Maybe, I'm not really sure.  While I love the theory behind jumbo frames, in practice I've always found it to be a disaster that typically greatly reduces performance.  I avoid it whenever possible.


----------



## SirDice (May 6, 2021)

The rest of your infrastructure also needs to support jumbo frames to make use of them. It does no good if only one side of the connection has jumbo frames enabled while your switches and/or the target doesn't. Everything in the path must be able to support it. If everything lines up correctly then jumbo frames can definitely improve performance with certain loads.

I think (though not sure) the Pi's hardware might just be a limiting factor here.


----------



## `Orum (May 6, 2021)

SirDice said:


> The rest of your infrastructure also needs to support jumbo frames to make use of them.

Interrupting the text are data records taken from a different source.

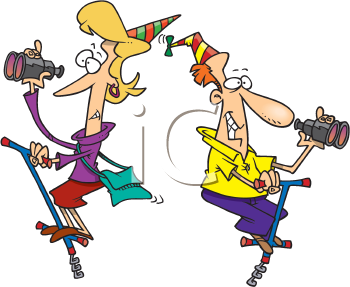 Royalty Free Clipart Image of Partiers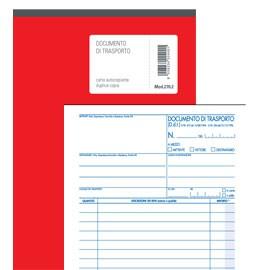 DOCUMENTO DI TRASPORTO 150x225mm 50fgx3 copie(mitt-dest-vett) BM - conf. 1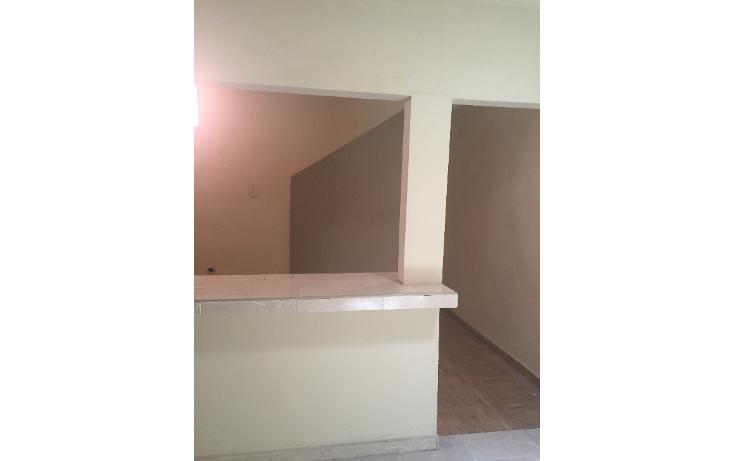 Foto de casa en venta en  , balcones del norte iii, apodaca, nuevo león, 1678074 No. 07
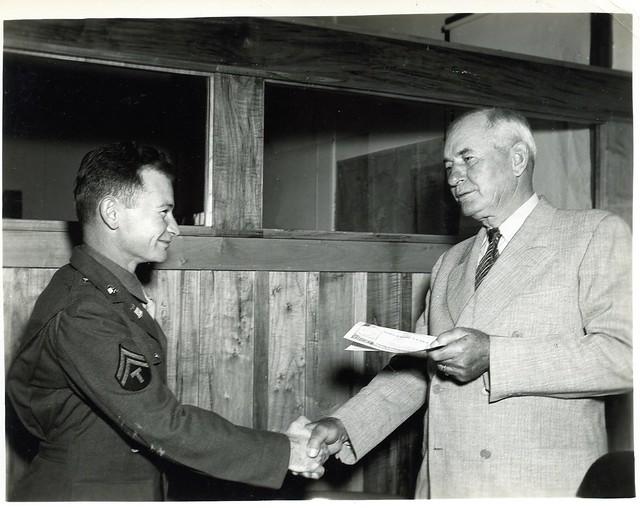 226 Tyndall Field, Florida WWII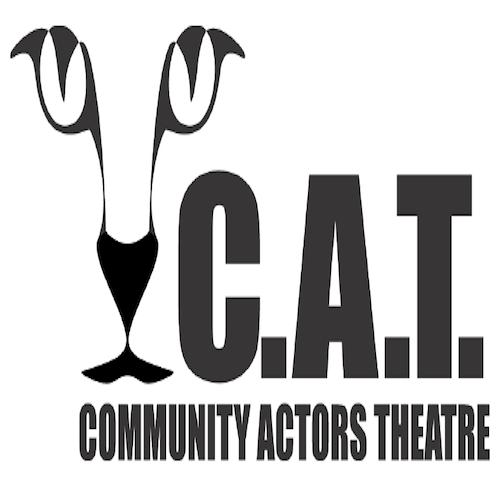 Community Actor's Theatre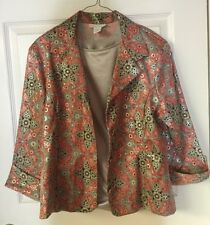 Dress Barn Size L Red-Orange, Black and Silver Jacket/Silver Blouse Included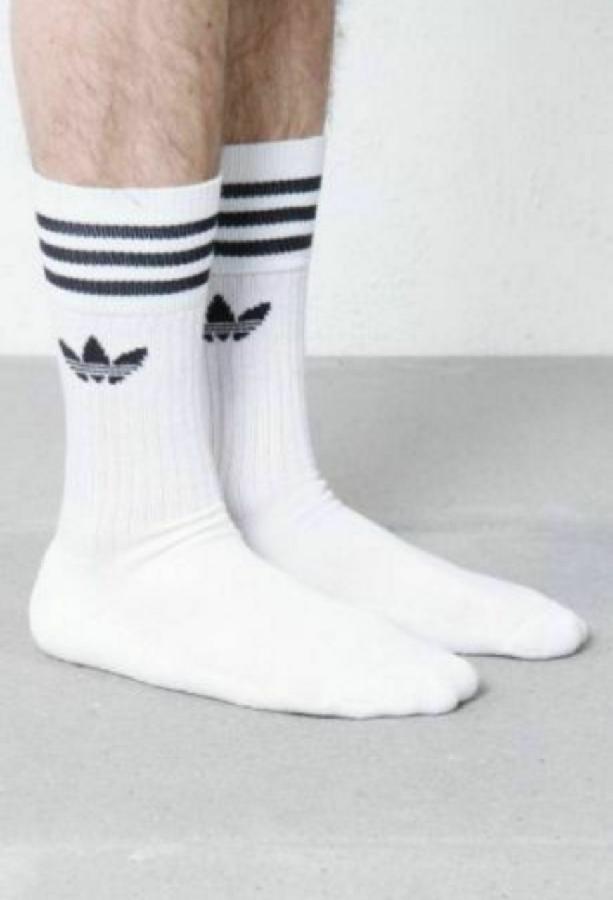 Носки високі adidas nike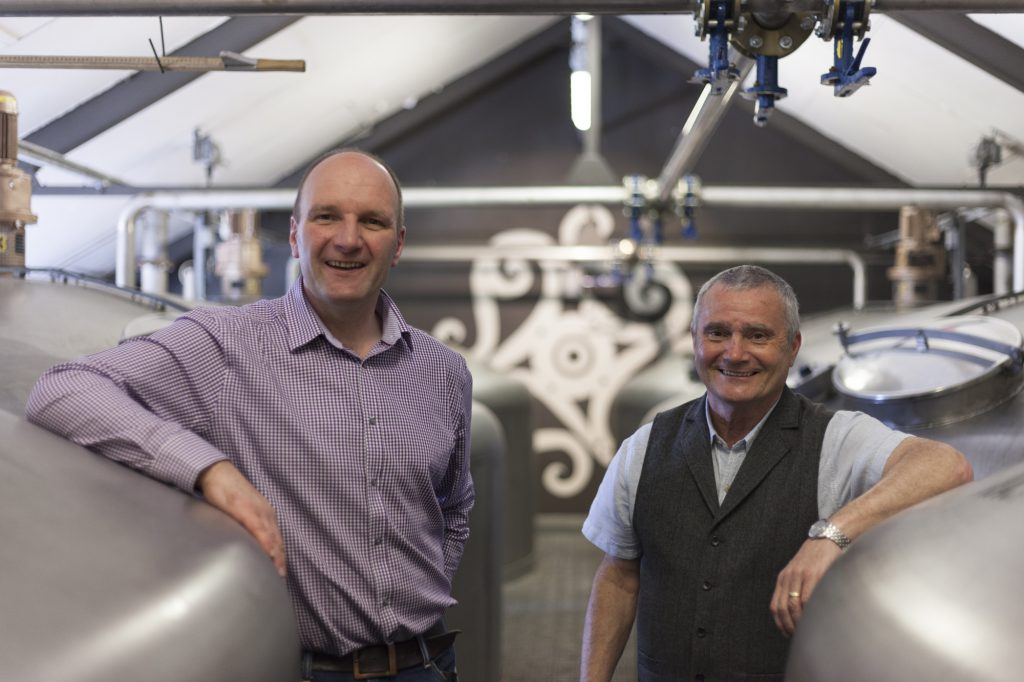 Jura's new distillery manager, Graham Logan, with the retiring Willie Cochrane. Image courtesy Whyte & Mackay.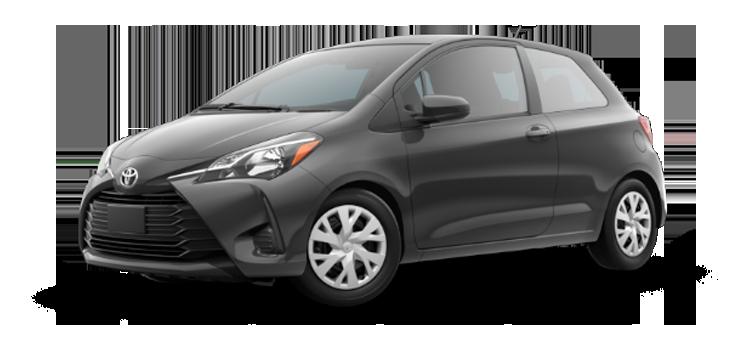 New 2018 Toyota Yaris Manual L Hatchback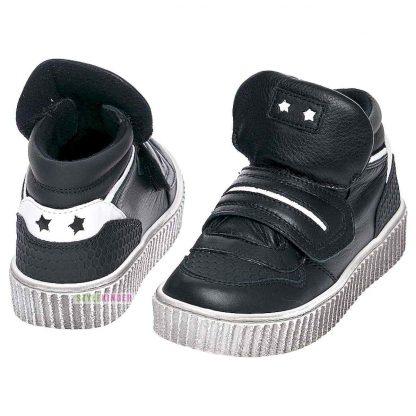Ботинки Ciao 636761/60F/66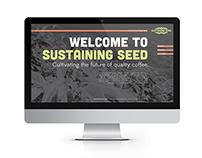 Sustaining Seed Brand
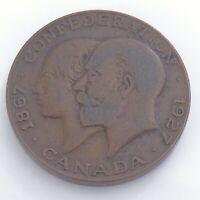 1927 Canada Royal Family Visit Confederation Commemorative Token 1in 11.2g J560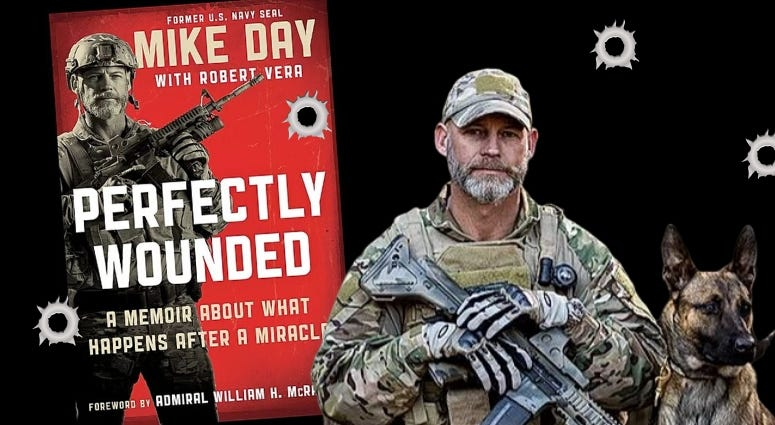 Retired SEAL Mike Day talks about his book Perfectly Wounded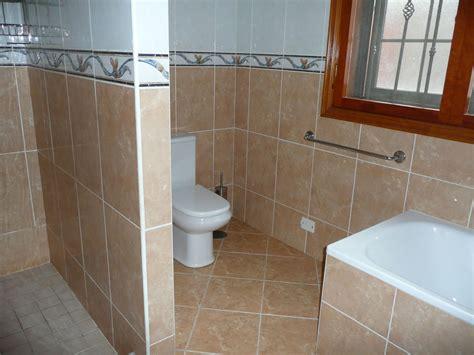 cielo bathroom casa cielo puerto del carmen lanzarote information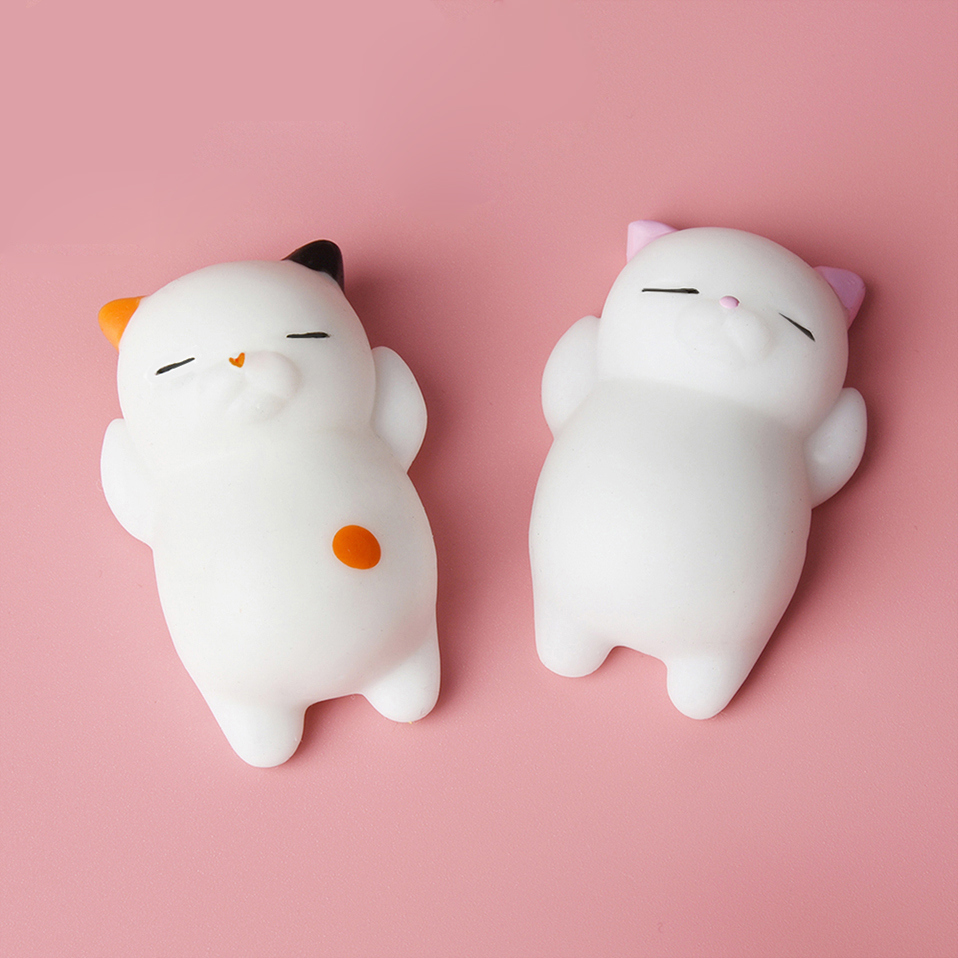 alangduo cat squishy slow rising cute soft press squeeze mini squishi toy phone straps stress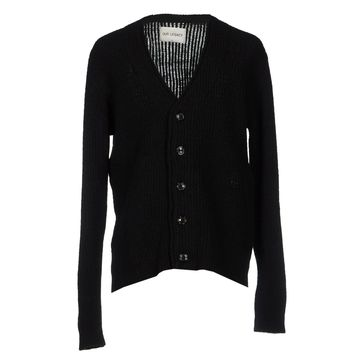 Our Legacy Cardigan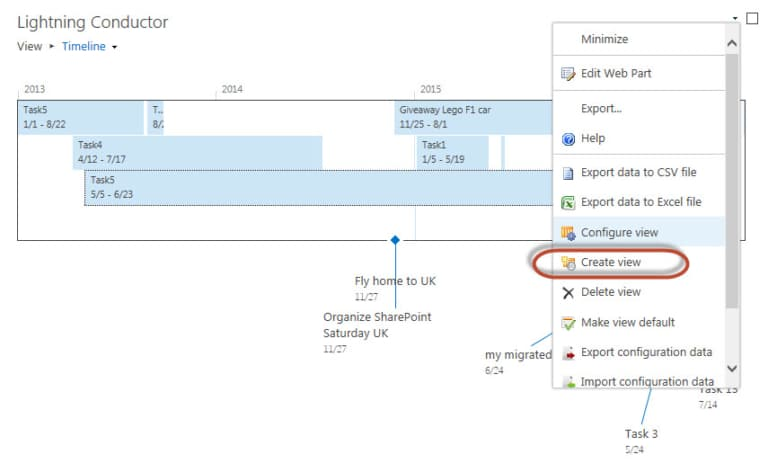 SharePoint 2013 Cross Site Collection Aggregation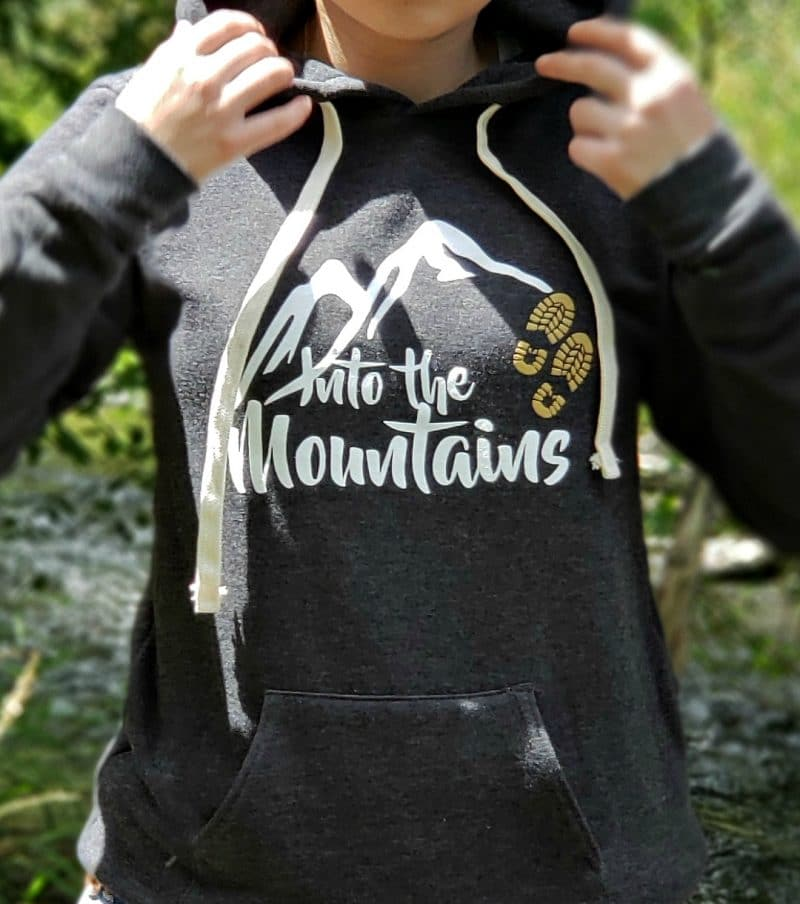 Into the Mountains Unisex Organic Cotton/RPET Hoodie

It does no good if only one side of the connection has jumbo frames enabled while your switches and/or the target doesn't. Everything in the path must be able to support it. If everything lines up correctly then jumbo frames can definitely improve performance with certain loads.


Yeah, I'm aware.  The issue invariably becomes that even if one single device doesn't support it, it causes problems everywhere else.  It's probably fine in some SAN settings where you can tightly control everything on the network, but I'm rarely in that scenario.



SirDice said:


> I think (though not sure) the Pi's hardware might just be a limiting factor here.


That was my fear.  I'm going to order another microSD card (so I don't have to keep overwriting the one I have for the Pi) to put Linux on it, and test the Pi with that.  If the results are better, it should at least answer that question.


----------



## covacat (May 6, 2021)

it looks like linux is not any better





						Setting 9000 MTU (Jumbo Frames) on Raspberry Pi OS | Jeff Geerling
					






					www.jeffgeerling.com
				








						Increasing MTU on Pi 4 - Raspberry Pi Forums
					






					www.raspberrypi.org
				




with jumbo frames they reached 990mbps


----------



## SirDice (May 6, 2021)

While the Pi 4's gigabit interface is much improved over the Pi3 (that one was running on USB 2.0 and thus limited to USB2 max throughput) it's not perfect, so it's going to be difficult to sustain the full gigabit capability. It might be fine in short bursts but getting it to continuously push out 900Mbps is going to be difficult.


----------